TEXTE FOURNI:
*-*-*
Supprimées, au moment de la transfiguration, la remarque que Pierre « ne savait pas ce qu’il disait parce qu’ils étaient effrayés », et l’ignorance des trois disciples se demandant ce que c’était que ressusciter des morts (Marc 9.6 ; Marc 9.10 parallèle Matthieu 17.4-9).

Supprimée de même la remarque analogue, en Gethsémané, qu’« ils ne savaient que lui répondre » (Marc 14.40 parallèle Matthieu 26.43).

La conclusion analogue, après une annonce de sa mort : « ils ne comprenaient point cette parole, et ils craignaient de l’interroger », devient simplement : « ils furent fort affligés » (Marc 9.32 parallèle Matthieu 17.23).

La leçon de Jésus sur l’humilité, provoquée chez Marc par une discussion des disciples sur le plus grand d’entre eux, est amenée chez Matthieu par la question tout impersonnelle qu’ils lui posent sur le plus grand dans le Royaume (Marc 9.33 et suivants, parallèle Matthieu 18.1 et suivants).

La demande intéressée de Jacques et Jean ambitionnant les premières places dans la gloire du Seigneur, est prêtée par Matthieu à leur mère, ce qui épargne les disciples ; mais le réviseur ne s’est pas avisé de modifier aussi le pluriel de la réponse de Jésus, qui s’adresse aux frères, ni la conséquence qui est l’indignation des dix autres non contre la mère mais contre les deux frères (Marc 10.35 ; Marc 10.41 parallèle Matthieu 20.2-24).
*-*-*
CONSIGNE DONNÉE:
Poursuivez le texte comparant Marc et Matthieu sur la manière dont sont présentés les disciples, en reprenant juste après sa dernière phrase. Les items ci-après proviennent d'une source distincte.

LISTE DES DONNÉES:
*-*-*
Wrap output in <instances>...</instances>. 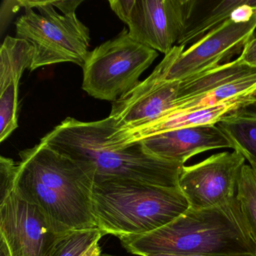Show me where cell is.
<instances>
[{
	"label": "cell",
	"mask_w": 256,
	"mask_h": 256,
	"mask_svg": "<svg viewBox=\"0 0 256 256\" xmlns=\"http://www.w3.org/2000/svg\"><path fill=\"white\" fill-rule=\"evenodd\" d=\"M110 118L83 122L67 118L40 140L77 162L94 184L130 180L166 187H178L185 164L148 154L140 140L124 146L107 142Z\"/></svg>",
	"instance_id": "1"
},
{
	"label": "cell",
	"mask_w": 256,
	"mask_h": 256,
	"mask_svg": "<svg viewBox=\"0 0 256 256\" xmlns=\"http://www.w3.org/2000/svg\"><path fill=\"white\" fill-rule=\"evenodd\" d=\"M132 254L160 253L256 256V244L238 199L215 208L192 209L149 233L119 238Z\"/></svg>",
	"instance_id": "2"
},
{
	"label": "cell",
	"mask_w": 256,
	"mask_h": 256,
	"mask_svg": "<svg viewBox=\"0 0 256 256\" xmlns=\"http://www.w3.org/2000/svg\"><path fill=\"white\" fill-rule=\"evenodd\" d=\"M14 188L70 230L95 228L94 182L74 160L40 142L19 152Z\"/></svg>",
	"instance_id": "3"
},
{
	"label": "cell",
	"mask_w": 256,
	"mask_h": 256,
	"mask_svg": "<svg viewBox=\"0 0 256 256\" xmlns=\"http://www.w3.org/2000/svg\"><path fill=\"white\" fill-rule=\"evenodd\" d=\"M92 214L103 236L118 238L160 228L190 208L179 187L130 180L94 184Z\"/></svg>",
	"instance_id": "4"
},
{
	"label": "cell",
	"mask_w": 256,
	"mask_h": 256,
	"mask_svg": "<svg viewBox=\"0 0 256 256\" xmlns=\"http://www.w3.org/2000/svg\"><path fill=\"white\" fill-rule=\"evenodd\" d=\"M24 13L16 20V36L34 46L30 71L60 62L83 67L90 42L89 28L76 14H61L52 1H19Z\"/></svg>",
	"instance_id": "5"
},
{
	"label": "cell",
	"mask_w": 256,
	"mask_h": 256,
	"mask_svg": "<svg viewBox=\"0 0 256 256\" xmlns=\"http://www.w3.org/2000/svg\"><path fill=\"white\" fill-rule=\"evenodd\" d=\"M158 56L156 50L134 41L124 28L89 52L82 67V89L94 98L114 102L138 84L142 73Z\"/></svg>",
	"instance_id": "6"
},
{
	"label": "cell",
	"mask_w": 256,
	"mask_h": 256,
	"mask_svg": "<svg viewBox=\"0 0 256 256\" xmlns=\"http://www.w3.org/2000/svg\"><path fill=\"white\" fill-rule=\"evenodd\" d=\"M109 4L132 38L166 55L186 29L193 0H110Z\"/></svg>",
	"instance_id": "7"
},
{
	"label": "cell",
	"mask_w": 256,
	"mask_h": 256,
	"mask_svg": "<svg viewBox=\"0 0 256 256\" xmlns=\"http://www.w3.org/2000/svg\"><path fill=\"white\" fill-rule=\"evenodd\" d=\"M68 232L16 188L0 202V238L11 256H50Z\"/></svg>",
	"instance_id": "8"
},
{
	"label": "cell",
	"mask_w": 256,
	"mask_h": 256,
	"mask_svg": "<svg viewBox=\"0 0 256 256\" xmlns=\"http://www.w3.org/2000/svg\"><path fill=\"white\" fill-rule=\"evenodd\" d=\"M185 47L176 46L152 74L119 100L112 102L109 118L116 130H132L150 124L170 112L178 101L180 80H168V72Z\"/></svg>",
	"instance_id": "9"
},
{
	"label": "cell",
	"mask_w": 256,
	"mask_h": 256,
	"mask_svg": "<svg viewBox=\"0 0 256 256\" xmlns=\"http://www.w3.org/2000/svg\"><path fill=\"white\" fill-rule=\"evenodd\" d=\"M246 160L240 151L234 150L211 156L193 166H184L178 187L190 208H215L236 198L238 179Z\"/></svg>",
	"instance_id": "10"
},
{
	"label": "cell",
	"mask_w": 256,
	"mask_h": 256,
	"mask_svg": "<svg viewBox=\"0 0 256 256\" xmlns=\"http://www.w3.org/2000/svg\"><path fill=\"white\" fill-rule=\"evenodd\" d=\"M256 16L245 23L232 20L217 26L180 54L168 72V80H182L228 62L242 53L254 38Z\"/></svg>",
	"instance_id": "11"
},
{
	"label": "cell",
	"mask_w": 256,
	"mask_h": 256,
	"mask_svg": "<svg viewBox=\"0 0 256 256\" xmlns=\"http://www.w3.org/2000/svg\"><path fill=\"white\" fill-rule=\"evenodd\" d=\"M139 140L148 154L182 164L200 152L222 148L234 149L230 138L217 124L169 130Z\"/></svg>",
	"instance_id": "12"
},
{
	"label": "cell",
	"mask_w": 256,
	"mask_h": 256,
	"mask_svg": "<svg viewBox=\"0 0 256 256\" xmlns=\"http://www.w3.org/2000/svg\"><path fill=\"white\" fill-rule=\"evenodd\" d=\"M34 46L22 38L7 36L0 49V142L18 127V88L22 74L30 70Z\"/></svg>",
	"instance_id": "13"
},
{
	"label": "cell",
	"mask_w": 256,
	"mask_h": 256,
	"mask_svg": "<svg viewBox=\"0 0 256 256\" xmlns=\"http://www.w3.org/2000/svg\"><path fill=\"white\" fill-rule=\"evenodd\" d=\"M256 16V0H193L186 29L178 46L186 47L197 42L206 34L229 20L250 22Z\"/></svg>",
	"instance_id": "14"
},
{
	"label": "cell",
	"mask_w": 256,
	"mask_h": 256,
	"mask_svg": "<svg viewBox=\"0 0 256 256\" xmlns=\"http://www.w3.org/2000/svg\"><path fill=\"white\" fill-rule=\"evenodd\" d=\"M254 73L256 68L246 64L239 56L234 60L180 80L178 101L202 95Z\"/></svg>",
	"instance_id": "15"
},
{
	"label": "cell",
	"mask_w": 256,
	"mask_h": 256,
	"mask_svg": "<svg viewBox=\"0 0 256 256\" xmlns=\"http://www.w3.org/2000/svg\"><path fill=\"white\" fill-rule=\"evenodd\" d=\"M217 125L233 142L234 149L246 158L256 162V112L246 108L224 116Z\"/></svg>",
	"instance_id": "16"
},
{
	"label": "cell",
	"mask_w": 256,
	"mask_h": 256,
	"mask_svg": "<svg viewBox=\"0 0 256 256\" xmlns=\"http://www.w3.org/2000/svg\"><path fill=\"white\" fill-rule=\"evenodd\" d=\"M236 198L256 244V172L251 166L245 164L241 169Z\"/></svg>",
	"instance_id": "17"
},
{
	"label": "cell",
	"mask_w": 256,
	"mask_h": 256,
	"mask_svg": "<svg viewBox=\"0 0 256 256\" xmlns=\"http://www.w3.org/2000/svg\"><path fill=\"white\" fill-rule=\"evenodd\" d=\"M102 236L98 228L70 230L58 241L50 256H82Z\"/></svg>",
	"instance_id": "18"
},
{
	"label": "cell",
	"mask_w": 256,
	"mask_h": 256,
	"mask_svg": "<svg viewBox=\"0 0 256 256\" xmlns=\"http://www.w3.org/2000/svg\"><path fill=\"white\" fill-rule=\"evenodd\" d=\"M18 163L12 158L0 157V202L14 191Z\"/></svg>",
*-*-*
RÉSULTAT DE L'EXERCICE:
À ce souci d’épargner les disciples se rattachent peut-être les passages tendant à mettre en avant l’autorité de Pierre (Matthieu 14.28 ; Matthieu 16.17 et suivants), et que Matthieu ajoute à Marc celui-ci les ayant sans doute passés sous silence parce que Pierre lui-même (d’après qui Marc rédigea son Évangile) évitait de se faire valoir (voir Marc [Évangile de], III, 3).

Cette tendance de Matthieu à rehausser les Douze n’est pas d’ailleurs sans quelques exceptions : il n’a pas supprimé, loin de là, tout ce qui pouvait risquer de jeter un blâme sur leur souvenir ; il en a même conservé que Luc de son côté devait supprimer :

  • les reproches de Jésus pour leur manque de mémoire (Marc 8.17 parallèle Matthieu 16.8 parallèle Luc 12.1),
  • sa dure réprimande à Pierre en qui s’incarne le Tentateur (Marc 8.33 parallèle Matthieu 16.23 parallèle Luc 9.22),
  • le pénible épisode lui-même des deux fils de Zébédée, enfin la fuite générale des Onze après l’arrestation de leur Maître (Marc 14.50 parallèle Matthieu 26.56; Luc 22.53).

La tendance de Matthieu, pour n’être pas absolue, n’en est pas moins générale, et Luc la partage en une certaine mesure. Elle manifeste un respect tout particulier, nous allions dire une sorte de culte, pour les apôtres du Seigneur qui après l’Ascension et la Pentecôte avaient fondé l’Église sous l’action de l’Esprit. Ils ne sont plus présentés ici comme des compagnons familiers avec qui l’on a vécu, mais en eux déjà commencent à poindre des personnages qui prendront figure hiératique par l’association de leur ministère à l’action éternelle de leur Maître terrestre désormais glorifié. Tant il est-vrai que notre Évangile sous sa forme actuelle ne peut avoir été conçu par l’un d’entre eux, par l’apôtre Matthieu de la tradition, mais qu’il appartient à une génération plus récente, élevée dans la vénération de la piété à l’égard des témoins, confidents, successeurs et représentants du Seigneur Jésus-Christ.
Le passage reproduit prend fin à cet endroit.